Au début de l'enquête, nous avons retrouvé l’homme qui avait été le dernier directeur de la sécurité. Il avait pris sa retraite dans le sud de l’Inde, et quand nous sommes arrivés chez lui après trois jours de voyage, il nous a dit que cela faisait quinze ans qu’il nous attendait, et à ce moment il a ouvert des placards pour nous montrer les piles de documents qu'il avait emportés en quittant l'usine, en espérant qu'un jour quelqu’un viendrait étudier ces documents. C’était très émouvant de rencontrer un homme pareil.

Ils vous ont donc tous assez bien reçu, et Union Carbide s'est-elle manifestée lors de votre enquête ?
Nous n’avons effectivement pas pu rencontrer les gens de Carbide qui sont toujours en poste, ni le dernier président parce qu'il a disparu ; il y a un mandat d'Interpol contre lui, on la recherché dans tous les états-Unis, mais malgré ça nous avons quand même pu, avec une foule d’ingénieurs à la retraite, reconstituer minute après minute comment ce Titanic avait commencé sa navigation et comment il avait sombré.

Comment se passe l'accueil de votre livre ? Vous avez déjà eu des réactions ?
En Inde, il y a eu des réactions formidables, aux états-Unis également. En 12 jours, le livre s’est vendu en France à 75 mille exemplaires. On me téléphone du monde entier pour des interviews. Je crois que ça va faire du bruit et c’est d’ailleurs essentiel pour Javier Moro et moi-même qu'on n’oublie jamais Bhopal.
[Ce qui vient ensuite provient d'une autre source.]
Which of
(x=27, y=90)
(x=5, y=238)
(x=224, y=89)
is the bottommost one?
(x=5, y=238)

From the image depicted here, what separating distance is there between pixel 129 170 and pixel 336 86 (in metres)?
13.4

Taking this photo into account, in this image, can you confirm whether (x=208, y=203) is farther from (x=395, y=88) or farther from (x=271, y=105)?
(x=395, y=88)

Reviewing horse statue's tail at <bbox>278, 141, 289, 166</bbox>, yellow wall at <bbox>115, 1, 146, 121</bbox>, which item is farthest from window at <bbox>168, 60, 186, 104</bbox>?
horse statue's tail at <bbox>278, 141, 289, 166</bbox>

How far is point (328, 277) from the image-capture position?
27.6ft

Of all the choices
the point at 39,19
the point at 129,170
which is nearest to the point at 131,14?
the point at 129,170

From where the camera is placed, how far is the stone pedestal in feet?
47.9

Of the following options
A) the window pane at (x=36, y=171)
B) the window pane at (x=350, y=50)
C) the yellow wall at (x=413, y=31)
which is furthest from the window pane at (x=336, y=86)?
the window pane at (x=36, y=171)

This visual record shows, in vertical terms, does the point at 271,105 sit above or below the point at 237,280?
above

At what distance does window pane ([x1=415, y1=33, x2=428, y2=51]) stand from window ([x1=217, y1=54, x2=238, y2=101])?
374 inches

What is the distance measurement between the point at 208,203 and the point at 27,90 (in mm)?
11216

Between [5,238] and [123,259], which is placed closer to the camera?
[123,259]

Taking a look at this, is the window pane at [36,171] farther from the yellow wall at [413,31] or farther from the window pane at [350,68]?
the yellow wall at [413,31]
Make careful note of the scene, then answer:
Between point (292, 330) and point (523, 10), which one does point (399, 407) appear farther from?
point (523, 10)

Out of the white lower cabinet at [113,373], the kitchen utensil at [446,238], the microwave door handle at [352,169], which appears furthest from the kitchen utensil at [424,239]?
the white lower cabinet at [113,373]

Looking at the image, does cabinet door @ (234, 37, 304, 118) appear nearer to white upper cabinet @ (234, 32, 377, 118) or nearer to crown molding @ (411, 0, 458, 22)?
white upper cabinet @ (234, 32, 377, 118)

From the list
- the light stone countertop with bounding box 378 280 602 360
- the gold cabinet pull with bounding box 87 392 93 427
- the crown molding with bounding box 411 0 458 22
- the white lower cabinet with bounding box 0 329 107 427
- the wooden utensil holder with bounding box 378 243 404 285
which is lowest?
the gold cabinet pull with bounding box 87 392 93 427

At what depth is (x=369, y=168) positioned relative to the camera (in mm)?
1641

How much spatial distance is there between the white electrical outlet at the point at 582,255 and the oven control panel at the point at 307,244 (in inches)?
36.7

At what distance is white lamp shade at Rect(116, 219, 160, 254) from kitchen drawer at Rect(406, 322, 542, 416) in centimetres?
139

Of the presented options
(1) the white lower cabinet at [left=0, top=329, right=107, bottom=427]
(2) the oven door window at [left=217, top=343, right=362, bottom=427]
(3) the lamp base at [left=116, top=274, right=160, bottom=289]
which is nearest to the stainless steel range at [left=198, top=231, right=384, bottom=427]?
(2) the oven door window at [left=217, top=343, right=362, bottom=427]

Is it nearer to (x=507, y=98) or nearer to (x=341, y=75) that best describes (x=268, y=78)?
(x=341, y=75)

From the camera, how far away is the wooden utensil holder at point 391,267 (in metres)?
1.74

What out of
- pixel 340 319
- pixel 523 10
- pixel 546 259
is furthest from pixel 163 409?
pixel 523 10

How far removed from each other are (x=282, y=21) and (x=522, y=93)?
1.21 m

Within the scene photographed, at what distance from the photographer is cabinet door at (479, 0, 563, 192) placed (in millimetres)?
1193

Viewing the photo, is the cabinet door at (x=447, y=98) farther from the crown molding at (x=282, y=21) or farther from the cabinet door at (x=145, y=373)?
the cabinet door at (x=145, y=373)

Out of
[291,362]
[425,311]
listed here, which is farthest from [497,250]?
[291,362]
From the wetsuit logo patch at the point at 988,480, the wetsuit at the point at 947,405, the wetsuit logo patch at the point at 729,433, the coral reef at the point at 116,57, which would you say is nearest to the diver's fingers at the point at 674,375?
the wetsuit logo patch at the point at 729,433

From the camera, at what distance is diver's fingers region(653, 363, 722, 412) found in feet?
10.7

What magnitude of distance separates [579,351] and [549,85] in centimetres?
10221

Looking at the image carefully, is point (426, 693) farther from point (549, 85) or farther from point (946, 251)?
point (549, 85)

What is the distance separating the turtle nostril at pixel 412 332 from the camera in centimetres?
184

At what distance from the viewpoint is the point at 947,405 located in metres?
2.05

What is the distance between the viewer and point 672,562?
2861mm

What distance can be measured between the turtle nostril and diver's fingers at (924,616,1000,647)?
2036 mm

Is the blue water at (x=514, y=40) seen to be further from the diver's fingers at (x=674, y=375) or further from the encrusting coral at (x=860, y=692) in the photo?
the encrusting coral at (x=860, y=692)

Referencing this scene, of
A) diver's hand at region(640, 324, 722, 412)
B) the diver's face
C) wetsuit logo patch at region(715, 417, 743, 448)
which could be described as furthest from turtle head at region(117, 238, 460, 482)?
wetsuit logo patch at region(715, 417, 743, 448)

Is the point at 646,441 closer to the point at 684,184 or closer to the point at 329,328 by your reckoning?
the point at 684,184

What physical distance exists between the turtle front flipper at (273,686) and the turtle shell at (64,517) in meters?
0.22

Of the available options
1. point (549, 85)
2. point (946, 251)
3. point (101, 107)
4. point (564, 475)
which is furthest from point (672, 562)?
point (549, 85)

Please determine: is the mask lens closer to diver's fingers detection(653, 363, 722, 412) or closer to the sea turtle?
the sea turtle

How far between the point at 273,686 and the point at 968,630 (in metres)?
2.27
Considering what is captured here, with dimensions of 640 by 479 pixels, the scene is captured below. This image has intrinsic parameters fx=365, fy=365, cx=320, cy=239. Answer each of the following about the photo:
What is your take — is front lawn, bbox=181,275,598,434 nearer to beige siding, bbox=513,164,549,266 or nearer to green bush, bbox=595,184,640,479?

D’abord parce que c’est le fruit de la Mégalomanie d'une haute technologie tout à fait sûre d’elle-même, et puis deuxièmement car il a encore aujourd’hui 200 000 personnes qui souffrent dans leur chair tout simplement, et qui n’ont jamais reçu les traitements adéquats, car jamais Union Carbide n'a révélé l’exacte composition du gaz qui a empoisonné les gens cette nuit-là.

Vous semblez avoir un réel coup de cÏur pour l'Inde. Expliquez-nous l’histoire de ce coup de foudre ?
C’est le résultat d’une rencontre que j’ai faite en 1981 avec Mère Térésa qui m’a fait comprendre qu'on ne pouvait pas seulement être un écrivain et un témoin, mais qu’on pouvait être aussi un acteur et qu’on pouvait, avec les revenus de ses livres, aider. Et ça a été la grande aventure de la Cité de la joie à Calcutta, les 9 000 enfants lépreux qu'on a pu guérir, les 541 puits d'eau potable.

Y a-t-il un auteur qui vous a particulièrement marqué ?
J’ai beaucoup aimé un homme qui s’appelle Langza del Vasto qui était l'un des premiers à parler de l'Inde, il y a 50 ans, et cela a été pour moi une façon de me mettre sur les rails de ce pays. C’était un esthète, un saint, qui a écrit un livre " le Pèlerinage aux sources ", et ça m’avait beaucoup marqué.

Quels sont vos projets ?
C’est, bien sûr, de participer au lancement de ce livre. Je reviens d’Espagne où j'ai passé une semaine magnifique de mise sur orbite. Il y a eu un intérêt formidable pour cette histoire parce qu’elle est écrite sans esprit de polémique, pas du tout comme un pamphlet mais comme une grande aventure humaine.